The struggle and glory of the Nógrád History Museum

MúzeumCafé 12.

All in all, 61 visitors paid for full-price entrance tickets to the Nógrád History Museum in Salgótarján last year. In addition a further 4,485 visitors viewed the exhibitions either free or with various discounts. Teachers, students, people with disabilities and those entitled to discounts for other reasons, as well as guests to vernissages represented the majority. The representatives of the funding body, the county authority, all agreed irrespective of party affiliation – the situation was catastrophic. But from a different perspective there is still some hope. The predecessor of the Nógrád History Museum was founded in a largish village house in 1959, exactly fifty years ago, under the title Labour Movement Museum. Items relating to the movement as well as those of industrial and mining history were moved to a then ultra-modern building in 1980. It was rarely empty until the 1989-90 changes – those who did not visit on their own initiative were taken by their schools, offices or factories.
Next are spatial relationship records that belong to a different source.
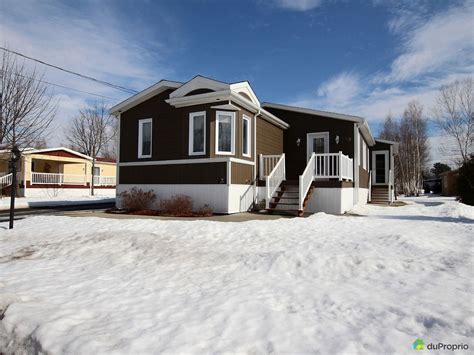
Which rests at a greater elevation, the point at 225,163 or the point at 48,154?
the point at 48,154

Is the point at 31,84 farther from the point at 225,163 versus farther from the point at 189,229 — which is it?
→ the point at 189,229

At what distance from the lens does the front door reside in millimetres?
21288

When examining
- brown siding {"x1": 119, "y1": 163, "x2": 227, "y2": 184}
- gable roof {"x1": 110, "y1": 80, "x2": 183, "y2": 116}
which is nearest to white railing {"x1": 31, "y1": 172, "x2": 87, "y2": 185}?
gable roof {"x1": 110, "y1": 80, "x2": 183, "y2": 116}

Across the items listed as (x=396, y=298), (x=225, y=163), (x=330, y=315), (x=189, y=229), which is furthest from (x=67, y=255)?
(x=225, y=163)

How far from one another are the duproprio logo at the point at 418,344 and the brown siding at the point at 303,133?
12247 mm

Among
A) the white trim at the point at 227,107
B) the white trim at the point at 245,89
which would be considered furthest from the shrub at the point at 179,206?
the white trim at the point at 245,89

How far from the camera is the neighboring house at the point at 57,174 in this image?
82.0 feet

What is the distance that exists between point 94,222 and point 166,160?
13.8 ft

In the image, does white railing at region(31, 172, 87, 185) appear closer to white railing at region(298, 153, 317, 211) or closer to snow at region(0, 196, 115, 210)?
snow at region(0, 196, 115, 210)

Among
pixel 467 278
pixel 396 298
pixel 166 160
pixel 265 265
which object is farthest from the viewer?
Answer: pixel 166 160

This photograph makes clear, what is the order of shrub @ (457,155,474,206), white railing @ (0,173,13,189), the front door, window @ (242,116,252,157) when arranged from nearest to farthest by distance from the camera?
window @ (242,116,252,157), shrub @ (457,155,474,206), the front door, white railing @ (0,173,13,189)

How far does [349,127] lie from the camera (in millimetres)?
14297

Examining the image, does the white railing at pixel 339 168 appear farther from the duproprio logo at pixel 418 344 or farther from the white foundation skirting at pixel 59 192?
the white foundation skirting at pixel 59 192

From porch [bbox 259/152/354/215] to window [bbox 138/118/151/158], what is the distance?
491 centimetres
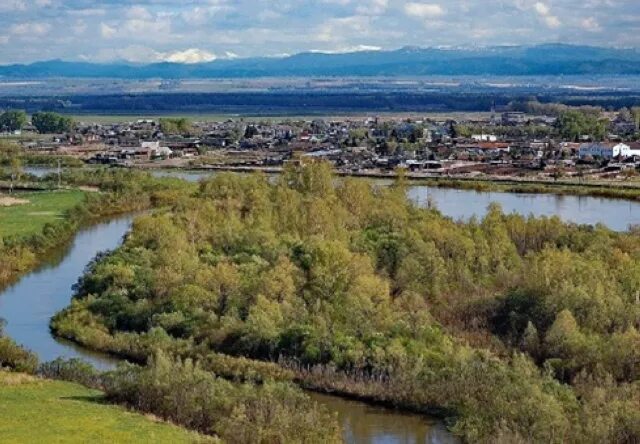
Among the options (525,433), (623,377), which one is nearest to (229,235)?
(623,377)

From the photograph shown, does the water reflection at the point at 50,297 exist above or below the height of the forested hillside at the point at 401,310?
below

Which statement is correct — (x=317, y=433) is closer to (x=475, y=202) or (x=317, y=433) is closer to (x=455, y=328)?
(x=455, y=328)

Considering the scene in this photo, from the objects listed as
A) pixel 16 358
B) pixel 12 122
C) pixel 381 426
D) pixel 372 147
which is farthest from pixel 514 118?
pixel 381 426

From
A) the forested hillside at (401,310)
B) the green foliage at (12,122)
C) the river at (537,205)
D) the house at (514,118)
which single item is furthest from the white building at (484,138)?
the forested hillside at (401,310)

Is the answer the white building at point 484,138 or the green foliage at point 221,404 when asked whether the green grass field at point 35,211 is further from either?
the white building at point 484,138

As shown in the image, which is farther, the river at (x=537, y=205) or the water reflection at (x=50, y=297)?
the river at (x=537, y=205)

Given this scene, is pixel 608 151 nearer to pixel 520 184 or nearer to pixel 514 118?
pixel 520 184
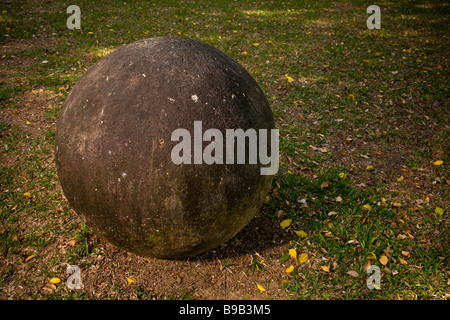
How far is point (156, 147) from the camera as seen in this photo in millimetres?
2279

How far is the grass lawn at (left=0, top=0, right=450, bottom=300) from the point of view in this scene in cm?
306

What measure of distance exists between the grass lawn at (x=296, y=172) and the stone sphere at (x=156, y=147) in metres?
0.69

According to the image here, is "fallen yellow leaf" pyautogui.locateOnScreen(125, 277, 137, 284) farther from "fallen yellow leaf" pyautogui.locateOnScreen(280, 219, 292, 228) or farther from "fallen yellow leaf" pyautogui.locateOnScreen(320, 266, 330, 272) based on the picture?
"fallen yellow leaf" pyautogui.locateOnScreen(320, 266, 330, 272)

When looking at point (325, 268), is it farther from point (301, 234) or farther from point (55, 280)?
point (55, 280)

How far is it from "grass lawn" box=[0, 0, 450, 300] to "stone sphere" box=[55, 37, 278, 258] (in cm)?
69

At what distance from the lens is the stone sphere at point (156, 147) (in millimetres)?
2305

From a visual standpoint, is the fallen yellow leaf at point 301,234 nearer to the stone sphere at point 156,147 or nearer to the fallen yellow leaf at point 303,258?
the fallen yellow leaf at point 303,258

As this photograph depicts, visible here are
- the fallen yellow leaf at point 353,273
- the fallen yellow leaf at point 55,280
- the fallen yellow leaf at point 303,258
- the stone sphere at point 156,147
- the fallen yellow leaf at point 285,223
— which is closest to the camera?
the stone sphere at point 156,147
Yet, the political changes altered the situation. The ideological content was now less popular and the museum became unsure about its own identity. Although it was renamed a History Museum, the management primarily looked for new opportunities in the arts. In the 1970s the institution had been presented with the Mihályfi Collection of 800 works of art, including paintings by Gyula Derkovits, Lajos Gulácsy, László Mednyánszky and József Rippl-Rónai. Dr. Éva Szirácsik, the museum’s new director appointed last December says: “The Nógrád History Museum is trying to find its way.” Now a new project is underway – a Labour Movement Exhibition. Already the title makes quite a few residents shiver in this otherwise traditional working-class town.